Любовь гонит одну тень к другой, не давая передохнуть и оглянуться, — так некогда она гнала нагую Суламифь к ложу Соломона, так свежий ветер несет сухую траву к пожару.
И однажды — остановись, мгновение… — ей приснилось, что он пришел.
А годы шли.
В один из дней увядшие губы в последний раз произнесли имя, под которым, как под солнцем, протекла вся жизнь.
Вдохнув столь глубоко воздух Индии, мы психологически облегчили себе задачу ответа на вопрос, вынесенный в заглавие. Ибо за внешним своеобразием вскрылась общечеловеческая основа, управляемая во всех областях, а значит и в языке, точными и неотвратимыми внегеографическими законами.

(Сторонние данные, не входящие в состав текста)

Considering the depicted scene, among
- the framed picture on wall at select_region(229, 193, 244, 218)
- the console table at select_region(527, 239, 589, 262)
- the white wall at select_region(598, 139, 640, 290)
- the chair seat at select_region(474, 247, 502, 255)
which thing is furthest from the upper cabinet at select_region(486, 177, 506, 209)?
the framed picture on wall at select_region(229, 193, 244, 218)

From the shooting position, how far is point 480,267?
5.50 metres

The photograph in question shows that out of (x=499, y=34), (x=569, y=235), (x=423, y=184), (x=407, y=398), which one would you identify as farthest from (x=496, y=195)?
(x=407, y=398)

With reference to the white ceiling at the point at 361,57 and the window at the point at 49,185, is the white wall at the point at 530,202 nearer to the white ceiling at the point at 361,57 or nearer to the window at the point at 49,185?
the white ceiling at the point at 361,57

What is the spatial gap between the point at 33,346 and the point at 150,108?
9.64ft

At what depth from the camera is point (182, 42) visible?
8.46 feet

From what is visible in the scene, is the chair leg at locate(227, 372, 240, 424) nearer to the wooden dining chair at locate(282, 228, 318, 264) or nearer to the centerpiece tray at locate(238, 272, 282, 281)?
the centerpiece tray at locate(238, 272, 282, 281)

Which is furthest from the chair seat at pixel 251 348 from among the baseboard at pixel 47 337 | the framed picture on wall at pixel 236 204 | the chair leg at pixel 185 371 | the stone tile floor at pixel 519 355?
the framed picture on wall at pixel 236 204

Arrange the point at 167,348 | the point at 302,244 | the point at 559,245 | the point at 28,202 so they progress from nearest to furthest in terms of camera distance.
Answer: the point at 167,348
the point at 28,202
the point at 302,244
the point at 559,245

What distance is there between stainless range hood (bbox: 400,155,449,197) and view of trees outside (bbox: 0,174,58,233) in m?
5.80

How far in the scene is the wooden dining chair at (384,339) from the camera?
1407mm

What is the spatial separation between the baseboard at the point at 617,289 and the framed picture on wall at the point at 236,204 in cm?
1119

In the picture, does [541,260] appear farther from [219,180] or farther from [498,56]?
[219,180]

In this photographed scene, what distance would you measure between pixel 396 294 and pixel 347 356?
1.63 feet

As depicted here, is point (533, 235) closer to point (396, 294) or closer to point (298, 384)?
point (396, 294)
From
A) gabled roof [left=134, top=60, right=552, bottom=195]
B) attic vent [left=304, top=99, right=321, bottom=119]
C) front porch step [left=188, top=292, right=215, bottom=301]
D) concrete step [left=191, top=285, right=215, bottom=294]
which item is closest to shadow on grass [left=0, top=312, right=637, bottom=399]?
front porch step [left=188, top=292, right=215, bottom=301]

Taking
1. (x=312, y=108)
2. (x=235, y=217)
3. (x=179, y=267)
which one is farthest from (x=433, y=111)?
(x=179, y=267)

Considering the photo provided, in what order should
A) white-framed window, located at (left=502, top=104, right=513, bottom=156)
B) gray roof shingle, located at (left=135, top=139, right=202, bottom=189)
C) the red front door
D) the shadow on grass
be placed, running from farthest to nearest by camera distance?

Итак, Дабавкара. Кто он такой, тот, кого упоминает лоцман Ахмад ибн Маджид в главе об истории мореплавания, открывающей энциклопедическую «Книгу польз в рассуждении основ и правил морской науки»?
«В их время[48]
среди знаменитых капитанов были Абдальазиз сын Ахмада с Запада, Муса Кандаранский и Маймун сын Халила. До них сочинял Ахмад сын Табруи, львы же моря заимствовали из его сочинений и переняли описание у капитана Хавашира сына Юсуфа сына Салаха Арикского; последний в четырехсотом году от Переселения Пророка[49] и близко к тому плавал на судне индийца Дабавкары…».Первооткрыватель арабских мореходных рукописей Габриэль Ферран пытался связать это имя с названием порта Дибругарх. Однако дальний континентальный порт в среднем течении Брахмапутры не знаком арабской навигационной литературе, откуда следует заключить, что вряд ли он имел существенное значение для морской торговли.
Что же тогда?
И тут я зрительно вспомнил слово dhow английских словарей со значением «одномачтовое арабское судно с треугольным парусом». Если рассечь «дабавкара» пополам и сопоставить первую половину — «дабав» — с dhow, то налицо разительное совпадение начальных и конечных звуков, а деформацию средней части легко объяснить неудобной фонетической позицией, которую занимает «б» между неударным гласным и вторым губным звуком; будучи ослабленным, этот звук «тянет на себя», т. е. ассимилирует с собой сильное «б», а затем как бы поглощает его; однако здесь нет бесследной гибели, «эйч» (h) в английском dhow высится как памятник растворившемуся слогу. Хорошо, но «…арабское судно…» и «индиец Дабавкара»… Все могло быть, конечно, а вот не избавиться от какой-то внутренней неловкости: что-то здесь не то. Да, английские же, но уже этимологические словари — Скит 1910 г., Уикли 1921 г. — подтверждают: не то. Они отрицают арабское происхождение dhow и возводят это слово к западно-индийскому языку маратхи, куда оно, возможно, проникло из санскрита.